LE SCADENZE Ovviamente, questo refolo di normalità (termine abusato nell’annus horribilis 2017) potrebbe essere spento da eventi, al momento non prevedibili, nel prossimo futuro, sotto forma di scadenze per stipendi e contributi relativi ai mesi di dicembre e gennaio (17 febbraio) e per la prima rata (20 febbraio) pari a 1.250.000 euro, il 50% della contropartita fissata nell’atto di cessione dell’80% delle quote del Messina da Pietro Sciotto all’AAD Invest Group. Ma, intanto, incombe la sfida con il Benevento di sabato prossimo, prima chiamata all’impresa per il gruppo biancoscudato.
ORGOGLIO E RISPETTO - L’emblema di questa fase cruciale nella vita del Messina è il tecnico Simone Banchieri (voto 6,5 per la gara con il Picerno), costantemente all’opera nel ricordare a tutti coloro i quali lo circondano, dal magazziniere al tifoso della curva, che il Messina ha una storia, merita il rispetto dell’ambiente calcistico, dentro e fuori dalla nostra città. L’accenno all’arbitro designato per la sfida con i lucani si riferisce più a questo concetto che non ai singoli episodi, nei quali Mirabella e i suoi collaboratori non hanno commesso errori marchiani, preferendo interpretare il tocco con il braccio di Gyamfi come falloso, rilevando il fuorigioco di Bernardotto qualche minuto dopo o considerando regolare il tocco del difensore sul tiro di Crimi a fine primo tempo.
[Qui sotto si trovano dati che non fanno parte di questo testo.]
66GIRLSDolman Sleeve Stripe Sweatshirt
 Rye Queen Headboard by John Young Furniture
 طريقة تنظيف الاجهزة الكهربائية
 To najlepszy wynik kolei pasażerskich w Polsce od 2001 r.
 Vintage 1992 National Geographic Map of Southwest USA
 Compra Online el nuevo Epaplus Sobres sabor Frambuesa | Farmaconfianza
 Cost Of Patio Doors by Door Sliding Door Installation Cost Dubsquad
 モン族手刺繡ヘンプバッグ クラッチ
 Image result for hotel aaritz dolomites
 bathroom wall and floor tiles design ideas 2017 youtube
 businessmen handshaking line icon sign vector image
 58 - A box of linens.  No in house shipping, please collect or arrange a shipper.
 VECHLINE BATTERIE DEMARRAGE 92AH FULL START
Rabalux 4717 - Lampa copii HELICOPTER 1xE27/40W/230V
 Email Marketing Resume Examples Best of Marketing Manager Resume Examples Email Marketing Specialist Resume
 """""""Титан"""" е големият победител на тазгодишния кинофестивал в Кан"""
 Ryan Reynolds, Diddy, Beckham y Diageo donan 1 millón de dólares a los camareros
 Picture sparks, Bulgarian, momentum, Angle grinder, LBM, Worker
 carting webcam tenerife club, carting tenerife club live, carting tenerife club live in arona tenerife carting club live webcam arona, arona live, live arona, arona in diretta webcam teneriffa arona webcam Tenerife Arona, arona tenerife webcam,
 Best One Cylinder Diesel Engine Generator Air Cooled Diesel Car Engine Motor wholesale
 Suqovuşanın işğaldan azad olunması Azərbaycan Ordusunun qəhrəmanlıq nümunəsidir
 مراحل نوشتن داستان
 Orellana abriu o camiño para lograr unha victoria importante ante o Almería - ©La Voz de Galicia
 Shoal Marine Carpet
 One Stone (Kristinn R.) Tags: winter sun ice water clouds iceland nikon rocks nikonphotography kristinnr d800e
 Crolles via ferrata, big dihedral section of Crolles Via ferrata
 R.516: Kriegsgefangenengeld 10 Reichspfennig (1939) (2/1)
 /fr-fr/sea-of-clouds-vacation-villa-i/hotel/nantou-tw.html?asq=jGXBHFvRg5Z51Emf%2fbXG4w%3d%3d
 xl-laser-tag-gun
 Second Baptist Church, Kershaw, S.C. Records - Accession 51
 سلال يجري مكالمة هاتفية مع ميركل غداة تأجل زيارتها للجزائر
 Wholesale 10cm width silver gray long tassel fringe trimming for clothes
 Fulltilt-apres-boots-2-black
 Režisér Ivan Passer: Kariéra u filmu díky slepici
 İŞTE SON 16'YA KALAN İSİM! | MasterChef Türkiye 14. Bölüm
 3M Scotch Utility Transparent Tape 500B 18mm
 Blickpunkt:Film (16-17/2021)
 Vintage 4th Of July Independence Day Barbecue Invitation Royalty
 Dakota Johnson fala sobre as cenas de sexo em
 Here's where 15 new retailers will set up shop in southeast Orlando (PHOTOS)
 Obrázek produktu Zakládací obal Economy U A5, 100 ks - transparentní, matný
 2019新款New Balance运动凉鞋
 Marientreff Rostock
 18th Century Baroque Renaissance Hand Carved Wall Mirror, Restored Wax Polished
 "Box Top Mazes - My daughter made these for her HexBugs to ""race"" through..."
Più condivisibile l’osservazione di Banchieri su alcuni interventi arbitrali in episodi meno evidenti, perché effettivamente ci sono state delle decisioni troppo fiscali che hanno fermato potenziali azioni pericolose, ma non sono alibi alla mancata vittoria biancoscudata, dipendente da altri fattori.
COMPATTEZZA CONTRO AGONISMO - Dal confronto con il Picerno emerge innanzitutto la differenza tra il Messina costruito in quindici giorni, in campo con 8/11 totalmente nuovi, e una squadra collaudata da anni, con una struttura fissa migliorata da elementi di categoria, che gioca sempre con lo stesso modulo passando da Longo a Tomei, dotata di due esterni molto forti, gente rapida e forte fisicamente in attacco, un metronomo che detta tempi di gioco e si fa sentire in campo. Un gap colmato dalla grande forza agonistica, dalla sapienza tattica dei leader tecnici e dalla bravura del portiere, caratteristiche di base sulle quali si può costruire la salvezza, ma non sempre aiuteranno per portare la vittoria. In queste situazioni, come sottolineato da Banchieri a fine gara, bisogna sempre portare a casa qualcosa; quindi, quello di ieri resta un punto guadagnato, anche se le esperienze passate insegnano che serve anche “rubare” qualche partita per accumulare i punti indispensabili alla rimonta.
SUPERTITAS - Passando alla valutazione dei singoli, migliore in campo, tra i biancoscudati, sicuramente Titas Krapikas (8), per il rigore parato, accompagnato da altri interventi decisivi per mantenere inviolata la sua porta e da un atteggiamento mentale straordinario in questa categoria. Anche le parole in sala stampa sottolineano come il lituano si colloca tra gli uomini di personalità sui quali fare affidamento in questa ultima parte di campionato.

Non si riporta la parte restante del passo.